TOKYO, Oct. 26, 2022—A general assumption behind Japan’s awkward move on electric vehicle development and marketing has been concerns about potentially huge job losses for workers engaged in manufacturing complex auto parts and components necessary for gasoline-powered engines and drive trains. But that’s not the only reason.
Akio Toyoda, Toyota Motor Corp. CEO who also voices Japanese auto industry views as chairman of the Japan Automobile Manufacturers Association and other influential industry lobbies, has repeatedly said lukewarm comments about battery-powered EVs.

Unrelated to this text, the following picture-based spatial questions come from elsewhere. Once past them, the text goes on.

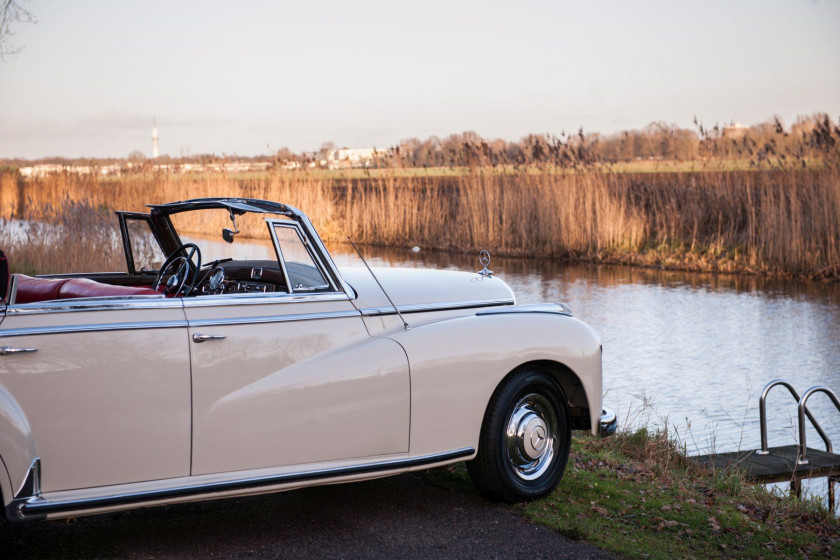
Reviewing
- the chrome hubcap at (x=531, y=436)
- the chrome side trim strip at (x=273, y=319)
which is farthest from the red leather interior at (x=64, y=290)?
the chrome hubcap at (x=531, y=436)

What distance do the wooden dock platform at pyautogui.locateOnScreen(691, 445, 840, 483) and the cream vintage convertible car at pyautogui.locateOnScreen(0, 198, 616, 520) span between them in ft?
6.97

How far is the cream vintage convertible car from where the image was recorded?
3.71m

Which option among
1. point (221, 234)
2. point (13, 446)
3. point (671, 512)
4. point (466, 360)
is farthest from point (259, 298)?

At a May 19, 2022 news conference, Toyoda said, ‘The enemy is carbon dioxide emissions, not the internal combustion engine: CO2 reductions should be achieved in all processes of energy – production, transport, and consumption.’ He said there’s no single path to the carbon neutral goal, urging regulators to keep diverse pro-choice technological options policy, instead of cornering the industry to adopting electric power alone.

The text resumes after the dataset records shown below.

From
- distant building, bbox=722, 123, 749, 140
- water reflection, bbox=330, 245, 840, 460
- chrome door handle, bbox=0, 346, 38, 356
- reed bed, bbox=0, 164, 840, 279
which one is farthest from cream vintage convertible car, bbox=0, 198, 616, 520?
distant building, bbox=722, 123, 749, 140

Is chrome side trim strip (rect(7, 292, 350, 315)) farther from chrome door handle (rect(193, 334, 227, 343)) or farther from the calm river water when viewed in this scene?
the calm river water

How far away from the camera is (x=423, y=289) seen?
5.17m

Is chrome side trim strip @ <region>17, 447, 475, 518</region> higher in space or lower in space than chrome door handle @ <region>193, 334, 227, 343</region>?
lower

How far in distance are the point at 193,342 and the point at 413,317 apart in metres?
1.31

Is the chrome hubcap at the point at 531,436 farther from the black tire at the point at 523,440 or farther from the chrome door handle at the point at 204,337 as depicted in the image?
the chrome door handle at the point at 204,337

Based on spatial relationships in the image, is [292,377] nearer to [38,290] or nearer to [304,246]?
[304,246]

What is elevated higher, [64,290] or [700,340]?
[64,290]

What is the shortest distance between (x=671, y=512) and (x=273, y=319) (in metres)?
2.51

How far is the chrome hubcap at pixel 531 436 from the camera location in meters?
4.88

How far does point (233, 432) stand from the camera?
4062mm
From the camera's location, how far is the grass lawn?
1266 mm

Research and development efforts to date, Toyoda continued, have enabled competing automakers to conduct various experiments in concert, reminding them also that the carbon neutral objective is giving them an opportunity to improve their CASE (connected, automated/autonomous, sharing, and electrification) technologies.
If Toyoda is correct, the Japanese auto industry – which was the world’s first to commercially use EVs as far back as in the 1970s – by now should have launched EVs that can compete with Tesla, German and Chinese manufacturers. In reality, the Japanese are trailing woefully behind competition.

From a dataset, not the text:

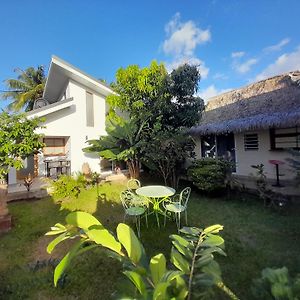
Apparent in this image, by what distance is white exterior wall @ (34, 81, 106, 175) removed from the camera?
13.5 m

Some Japanese automakers, notably Nissan Motor Co. and Mitsubishi Motors Corp., are dead serious about EV development. Yet, they have run into an awfully uncomfortable gridlock that might arbitrarily cool potential consumer enthusiasms for EVs: Taxes.
On Oct. 26, 2022, the Ministry of Finance’s tax commission debated how to tax EVs that currently are classified into the lowest motor vehicle tax class, at 25,000 yen annually regardless of vehicle sizes, or less than half of comparable gas-powered cars.
In the first half of 2020, the total number of EVs sold in Japan was 4,727, or 0.3 percent of 1.669 million cars sold in that year. In the first half of 2022, that number grew to 30,348, or 1.9 percent of total sales during the half-year period, according to the commission’s report.
Commission members told the meeting that if EV sales continue growing, auto-related tax revenue would decrease sharply, threatening financing of road construction and repairs and thus urging them to explore taxing EVs such as collecting taxes according to travel distances cruised.
Japan has set a target to require all new vehicles sold to EVs by 2035. If the government slaps higher taxes to EVs, consumers are likely to slow purchases or hold on to old vehicles or buying gas-powered hybrids and others.